Location
- 3700 State Route 957 Russell, Pennsylvania 16345 United States

Information
- Type: Public
- Opened: 1956
- School district: Warren County School District
- NCES District ID: 4224820
- NCES School ID: 422482004143
- Principal: Amy Beers
- Teaching staff: 28.84 (FTE)
- Grades: 6-12
- Enrollment: 416 (2023–2024)
- Student to teacher ratio: 14.42
- Campus size: 121,406 Sq. Ft.
- Athletics conference: PIAA District 10
- Mascot: Knights
- Communities served: Russell, Sugar Grove
- Feeder schools: Eisenhower Elementary School
- Website: Eisenhower Middle/High School

= Eisenhower Middle/High School =

Eisenhower Middle/High School is a Grades 6–12 school near Russell, Pennsylvania that serves around 550 pupils. Eisenhower was constructed in 1956 and the last renovation was completed in 2014 / 2015. It is one of four high schools in the Warren County School District.

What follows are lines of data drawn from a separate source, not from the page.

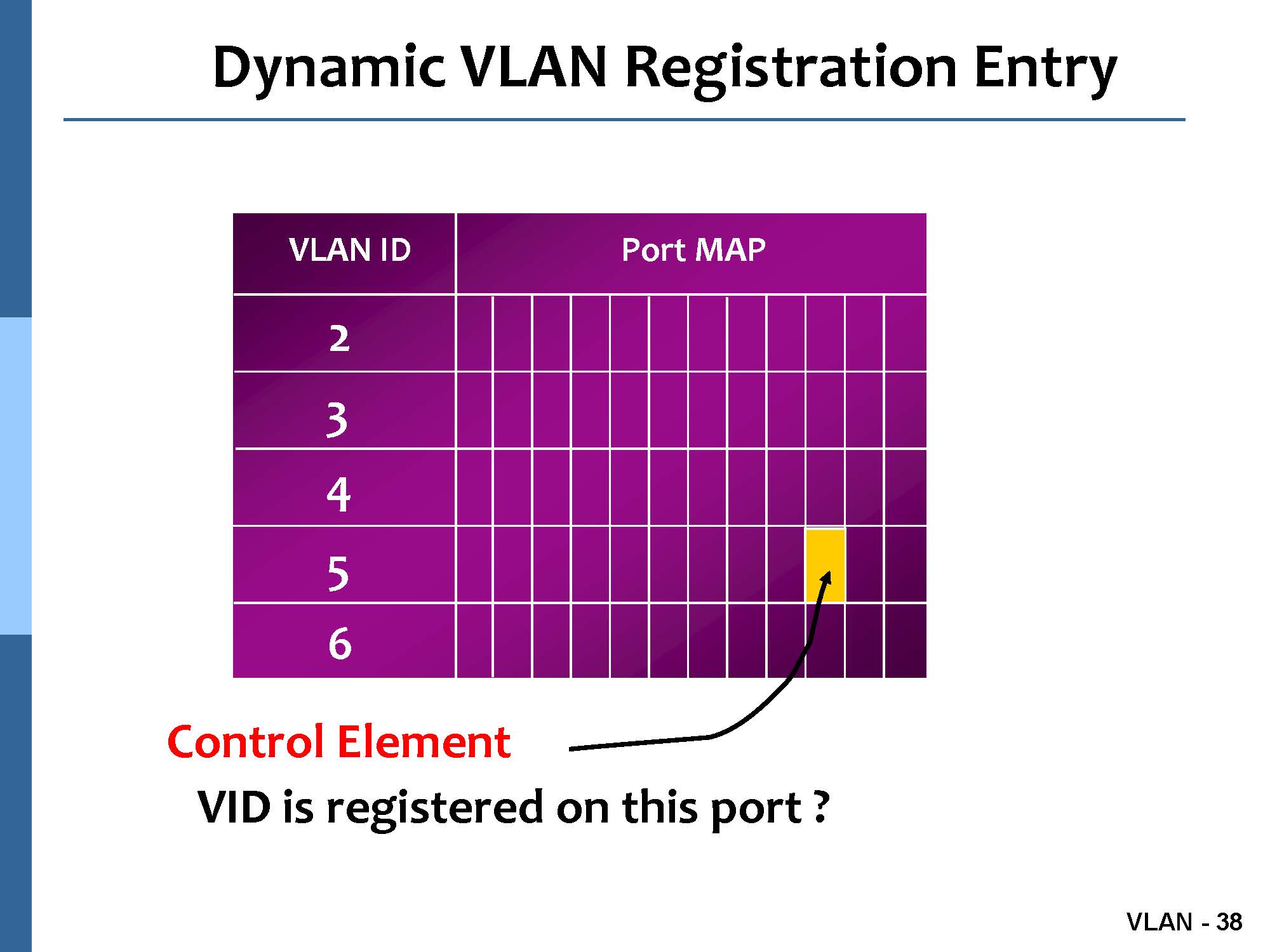 Dynamic VLAN Registration Entry

| VLAN ID | Port MAP |
|---|---|
| 2 | |
| 3 | |
| 4 | |
| 5 | |
| 6 | |

Control Element

VID is registered on this port ?

VLAN - 38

In 2025 Youngsville High School closed, and that zone was given to Eisenhower High School.

==Extracurriculars==
The district offers a variety of clubs, activities and sports.

===Athletics===
Eisenhower participated in PIAA District 10:

| Sport | Boys/Class | Girls/Class |
|---|---|---|
| Baseball | Class A |  |
| Basketball | Class A | Class A |
| Cross Country | Class A | Class A |
| Football | Class A |  |
| Golf | Class AAAA |  |
| Soccer | Class A | Class A |
| Softball |  | Class A |
| Track and Field | Class AA | Class AA |
| Volleyball |  | Class A |
| Wrestling | Class AA |  |

Students at Eisenhower can also participate at cooperative sports at Warren Area High School for Swimming.

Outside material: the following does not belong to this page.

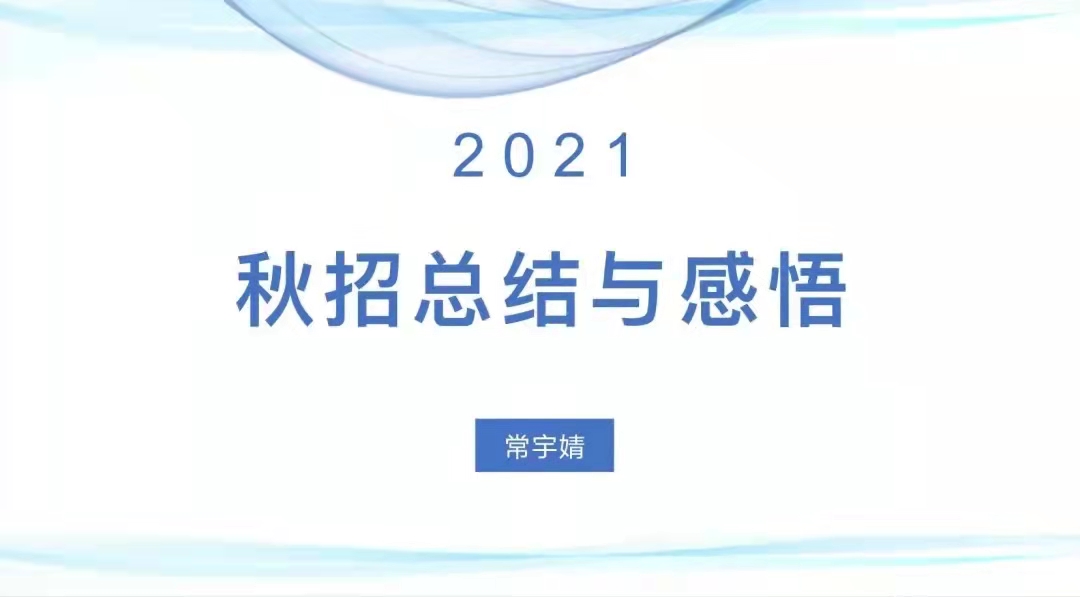 2021

秋招总结与感悟

常宇婧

===Clubs and activities===
The following extracurriculars are available at Eisenhower Middle/High School.

- Academic Bowl
- Audio Visual
- Club Crossroads (Christian Fellowship)
- Concert Band (Senior High or Middle School)
- Jazz Band
- Key Club
- Middle Level Choir
- National Honor Society
- Prom Committee
- SADD
- Senior Choir
- Spanish
- Student Council
- Trap Team
- Yearbook

==Vocational education opportunities==
Sophomores, Juniors and Seniors at Eisenhower have the opportunity to spend one-half of each school day at the Warren County Career Center in Warren where they can learn from one of fourteen career programs, as well as the possibility of earning advanced placement credits for post-secondary education.